É uma ligação única, diferente daquela que os mais novos têm com os pais e da que têm com outros adultos, sejam eles familiares ou não. Falamos dos laços entre avós e netos, marcados pela profunda ternura, pela experiência e também pela certeza de quem sabe que não tem a responsabilidade final e que pode assim desfrutar da relação de uma forma mais descontraída.

Numa sociedade como a portuguesa, onde as estruturas familiares continuam fortes, o papel dos avós é, na maioria das situações, central na vida da criança. Muitas vezes, é junto daqueles que o bebé passa os primeiros meses e mesmo quando vai para a “escolinha” os avós continuam muito presentes, aliviando os dias sobrecarregados dos pais.

Transmissão de valores

Os avós criaram os pais. Significa isto que transmitiram um conjunto de valores que muito provavelmente são replicados na educação dos filhos. Ao passar tempo com os mais velhos, as crianças compreendem o que está na origem dos princípios da sua família, o que lhes transmite uma forte noção de pertença.

São os avós que relembram forma de funcionamento em comunidade, que contam histórias, que recordam como os pais eram em pequeninos – e todas as crianças adoram saber isso – que ensinam cantigas, trava-línguas e lenga-lengas, que jogam à bola e brincam com bonecas durante horas.

É também deles a paciência necessária para ajudar a engolir um almoço não muito desejado, para acalmar birras de sono e para assegurar aos pais que podem ir de fim-de-semana ou de férias descansados, que as crianças ficam mais do que bem.

O avô e a avó são um porto seguro e os mais novos sabem isso, mesmo que de forma instintiva. E também sabem que não se relacionam com os mais velhos da mesma forma que o fazem com os pais, por muito que a educação respeite os mesmos princípios: os cenários são diferentes, os discursos são diferentes, as normas (o que é permitido e o que é proibido) podem ser distintas e as crianças adaptam-se de forma imediata.

Regras claras

Os avós são isso mesmo: avós. O que significa que não são pais, nem estes devem permitir que assumam essa função. As gerações mais velhas têm a experiência e a sabedoria que são importantes, em especial quando se trata de um primeiro filho. Mas, em última análise, é à mãe e ao pai que cabe a educação da criança e as decisões sobre o seu bem-estar.
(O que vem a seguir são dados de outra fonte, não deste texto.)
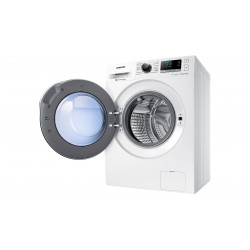 Lave Linge SAMSUNG WD80J6A10AW/EF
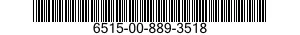 6515-00-889-3518  6515008893518 008893518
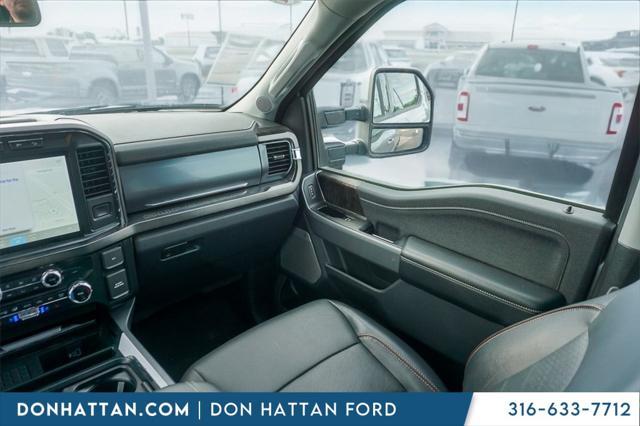 used 2023 Ford F-350 car, priced at $69,810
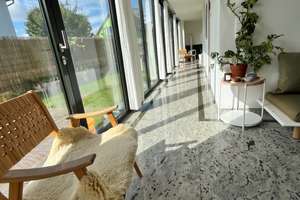 Freistehendes Architektenhaus in Berlin-Karow – Licht, Kamin & Garten - PROVISIONSFREI! – 13125 Karow, Berlin – Vorschaubild 12
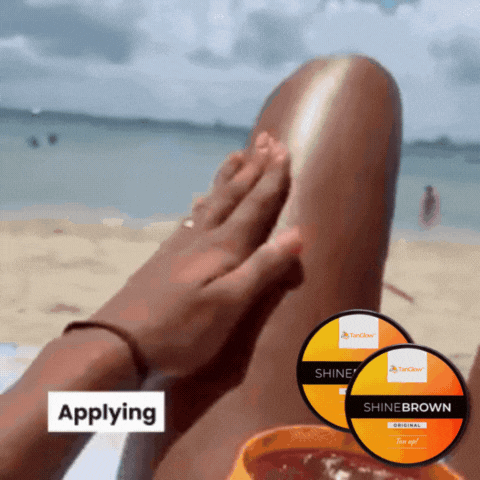 TanGlow™ Intensive Tanning Cream
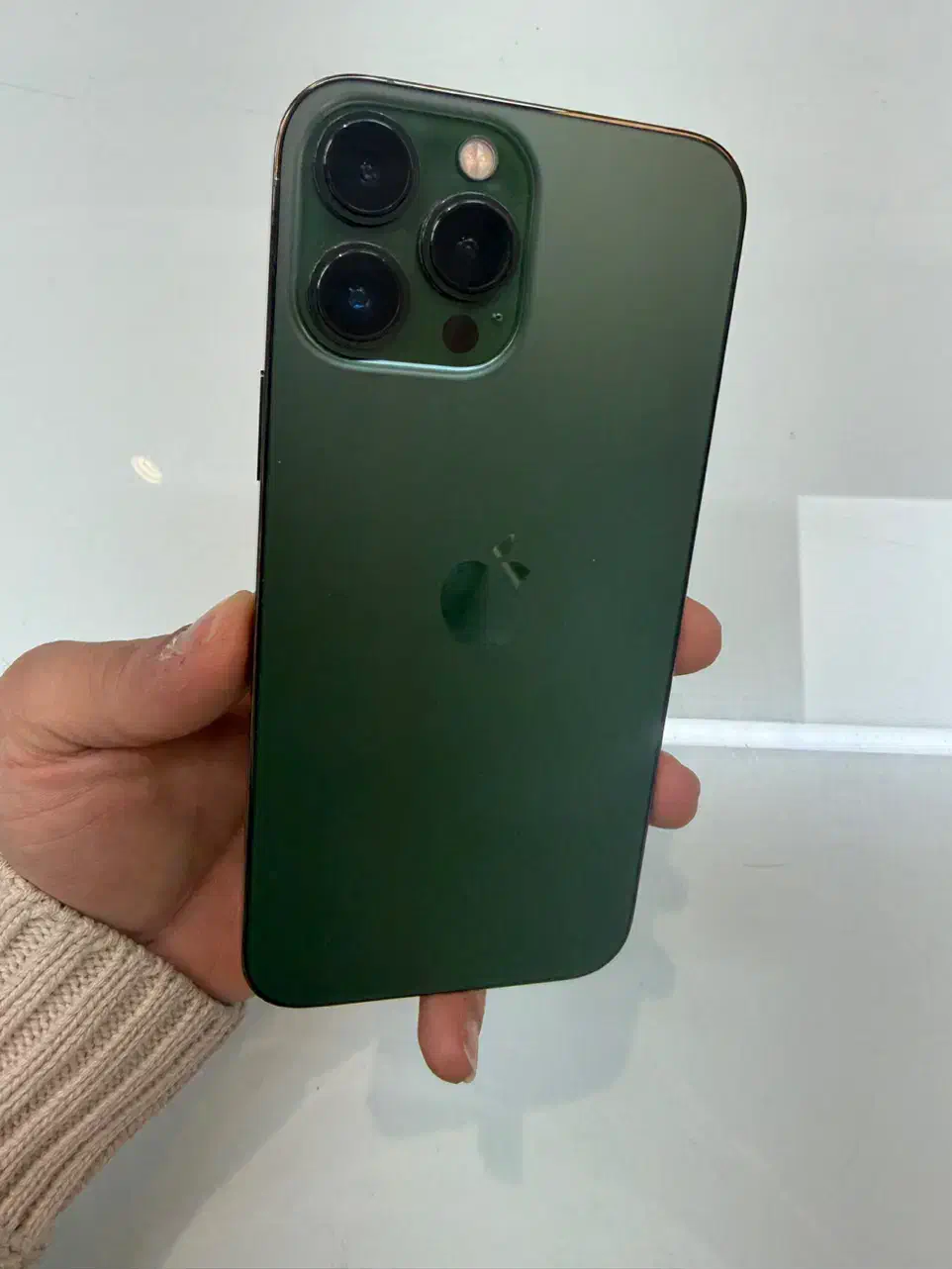 iphone 13 pro max 128|موبایل|اصفهان, چرخاب|دیوار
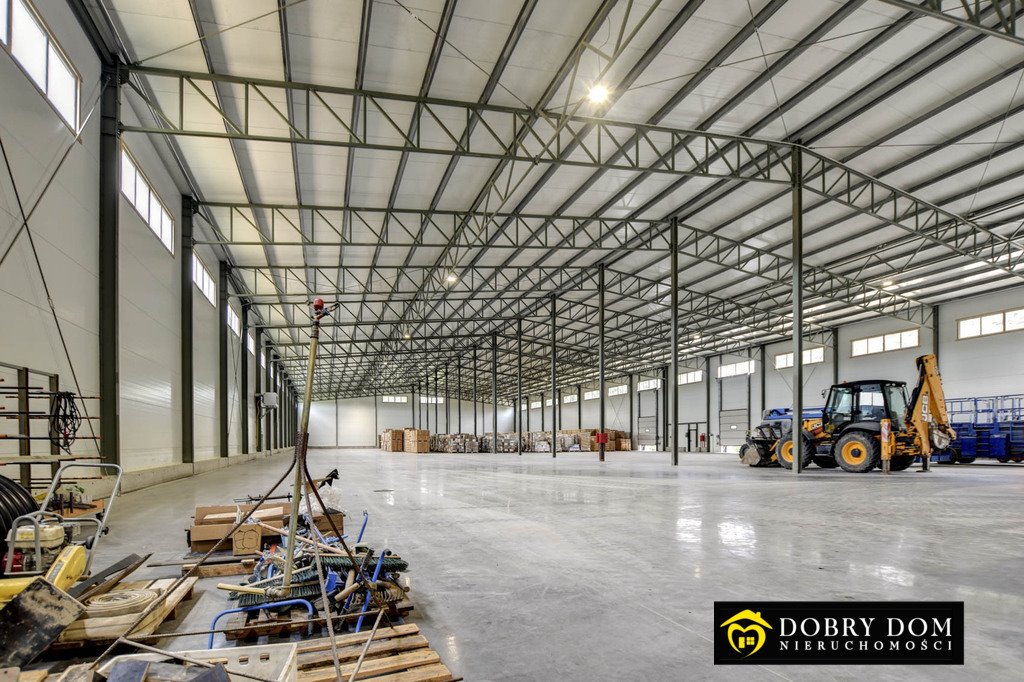 Magazyn na wynajem Kobylin-Kruszewo  5 112m2 Foto 1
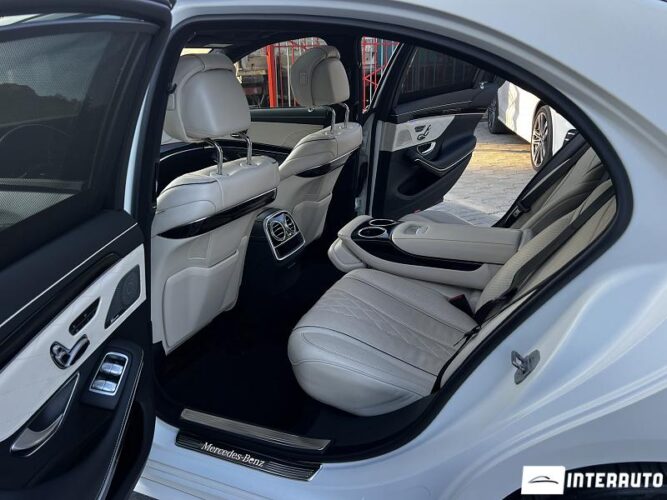 mercedes S 450 2019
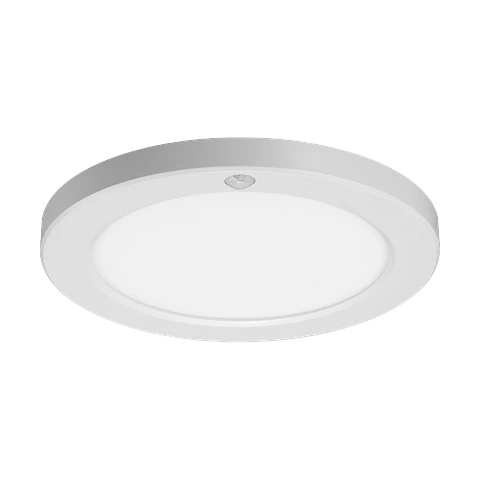 ST482 Painel de Superfície 18W 3CCT 3000K/4000K/6000K Com Sensor 120º / 360º IP20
O que acontece muitas vezes é que os avós caem na tentação de tentarem sobrepor-se aos pais, o que pode levar a incómodos, no melhor dos cenários, e a conflitos declarados, no pior. E a grande prejudicada acaba por ser a criança, colocada entre “dois fogos” e cheia de incertezas sobre quem desempenha que papel.

Para evitar estes atritos, é importante que as regras fiquem bem estabelecidas e desde muito cedo. Ou seja, se os pais transmitirem francamente aos avós que a sua experiência e ajuda são desejadas e apreciadas mas que há um determinado número de situações em que não vão ceder as suas responsabilidades, tudo fica claro.

Brincadeiras e transgressões

Há, no entanto, que saber escolher os temas em que os pais terão a última palavra e encarar de forma pragmática as situações em que não há nada a fazer.

É que os avós ajudam a educar, mas também “deseducam”. E ainda bem. Compram inúmeros brinquedos, gelados, chocolates e gomas. Deixam passar a hora de dormir. Permitem que a criança escolha o que quer vestir. Mimam, mimam, mimam.

Mas, por muitos cabelos brancos que os pais ganhem com estas “infracções”, elas têm razão de ser e não significam que a criança perca de vista as grandes regras de educação que a norteiam. Ela sabe que pode fazer umas coisas com os avós e outras com os pais e que por muito que deseje passar alguns limites estruturantes, muito provavelmente nem uns nem outros o vão permitir.

Entretanto, as pequenas transgressões inconsequentes ensinam-lhe que é possível desfrutar da vida e que há lugar, momento e companhia para tudo. E esta é uma ferramenta emocional decisiva que cabe a pais e avós demonstrarem juntos.